Pujol ha ido exponiendo el contenido de los negocios que le planteaba Bermejo como Azul de Cortés, la financiación a través de Fibanc a las empresas que hacían la propaganda electoral en la última campaña de su padre, apuestas en fondos de alto riesgo en la banca JP Morgan, una cadena de bocadillos rápidos en Texas, la compra de sardinas y de latas para vender en Carrefour Francia, o compra de cosechas de tabaco en Nicaragua, o la financiación de la deuda de un restaurante en la Cerdanya, como tipo de negocios en los que tuvo más o menos fortuna. De hecho, la intención de la defensa de Jordi Pujol Ferrusola, era acreditar la realidad de los proyectos y de sus movimientos dinerarios ante la tesis de que eran negocios simulados para camuflar comisiones irregulares.

Josep Pujol durante su declaración
Josep Pujol durante su declaración

El abuelo y el hermano

Antes de terminar, la defensa de Jordi Pujol Ferrusola, ha puntualizado algunos de los datos expresados y sobre todo, el papel de su abuelo Florenci, quien les dejó la herencia. En esta línea, ha relatado que su abuelo hacía de las suyas con divisas para financiar el estraperlo de los industriales textiles. De hecho, ha recordado que fue uno de los 852 sancionados por el régimen franquista en 1959 por evasor de capitales a Suiza. Una información que el letrado defensor quería extraer para ratificar su prueba periférica de la existencia de la herencia.

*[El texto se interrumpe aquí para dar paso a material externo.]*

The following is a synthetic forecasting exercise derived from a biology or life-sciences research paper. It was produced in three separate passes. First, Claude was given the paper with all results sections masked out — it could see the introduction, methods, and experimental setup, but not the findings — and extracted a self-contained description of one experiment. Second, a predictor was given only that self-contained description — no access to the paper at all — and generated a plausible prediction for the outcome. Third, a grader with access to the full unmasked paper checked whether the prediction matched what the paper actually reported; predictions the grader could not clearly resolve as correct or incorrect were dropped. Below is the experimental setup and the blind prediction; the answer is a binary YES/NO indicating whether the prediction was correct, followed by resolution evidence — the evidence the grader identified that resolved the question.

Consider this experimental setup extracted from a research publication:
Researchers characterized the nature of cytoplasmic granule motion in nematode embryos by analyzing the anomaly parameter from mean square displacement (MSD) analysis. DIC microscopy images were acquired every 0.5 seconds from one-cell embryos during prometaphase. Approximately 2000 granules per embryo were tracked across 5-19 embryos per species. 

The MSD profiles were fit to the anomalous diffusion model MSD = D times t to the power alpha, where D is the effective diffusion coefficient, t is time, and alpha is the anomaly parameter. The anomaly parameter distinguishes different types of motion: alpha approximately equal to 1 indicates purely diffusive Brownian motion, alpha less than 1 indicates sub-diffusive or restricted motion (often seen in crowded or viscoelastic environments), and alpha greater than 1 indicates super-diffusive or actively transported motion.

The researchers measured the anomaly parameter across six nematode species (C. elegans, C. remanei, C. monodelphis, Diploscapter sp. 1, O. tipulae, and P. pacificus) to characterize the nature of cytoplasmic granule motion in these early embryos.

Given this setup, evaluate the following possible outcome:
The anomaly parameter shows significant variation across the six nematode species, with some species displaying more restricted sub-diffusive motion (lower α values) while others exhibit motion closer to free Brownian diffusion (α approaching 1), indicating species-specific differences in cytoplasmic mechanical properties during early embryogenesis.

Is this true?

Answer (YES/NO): NO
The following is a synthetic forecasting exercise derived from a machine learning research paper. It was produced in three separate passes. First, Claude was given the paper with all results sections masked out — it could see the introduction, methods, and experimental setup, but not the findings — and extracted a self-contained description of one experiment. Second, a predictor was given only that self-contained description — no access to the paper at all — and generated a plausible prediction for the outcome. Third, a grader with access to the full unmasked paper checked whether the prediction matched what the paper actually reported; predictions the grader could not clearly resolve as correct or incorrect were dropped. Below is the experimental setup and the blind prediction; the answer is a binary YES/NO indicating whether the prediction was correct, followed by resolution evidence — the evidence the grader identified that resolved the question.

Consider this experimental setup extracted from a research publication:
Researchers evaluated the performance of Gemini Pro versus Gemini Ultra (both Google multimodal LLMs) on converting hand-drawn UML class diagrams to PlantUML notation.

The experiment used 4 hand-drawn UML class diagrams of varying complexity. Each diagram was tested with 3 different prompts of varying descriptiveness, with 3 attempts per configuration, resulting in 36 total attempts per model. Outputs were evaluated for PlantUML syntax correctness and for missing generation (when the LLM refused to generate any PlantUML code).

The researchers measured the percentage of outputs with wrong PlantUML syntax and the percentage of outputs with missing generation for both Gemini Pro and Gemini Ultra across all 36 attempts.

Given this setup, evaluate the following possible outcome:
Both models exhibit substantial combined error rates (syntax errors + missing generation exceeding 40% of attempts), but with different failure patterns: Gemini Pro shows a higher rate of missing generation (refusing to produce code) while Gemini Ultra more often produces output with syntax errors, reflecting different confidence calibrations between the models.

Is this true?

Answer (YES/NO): NO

Una vez terminó la declaración de Jordi Pujol Ferrusola, fue el turno de su hermano Pujol, que ha reconocido haber recibido 125 millones de pesetas de la herencia y que el resto de dinero que había en Andorra son dinero que «ha ganado personalmente». De hecho, ha recitado su currículum empresarial y académico, así como el éxito de alguna de sus empresas como Europraxis que incluso vendió a Indra. Josep solo ha contestado a su defensa y ha recordado que declaró el dinero de Andorra acogiéndose a la ley Montoro que les permitía hacer aflorar el dinero. En todo caso, ha apostillado que los 800.000 euros que declaró complementariamente en 2013 pagando medio millón fue porque no sabía si su hermano había regularizado sus cuentas y ese dinero, que eran suyos procedentes de su cuenta en BPA y así evitaba que Hacienda se dirigiera contra su hermano.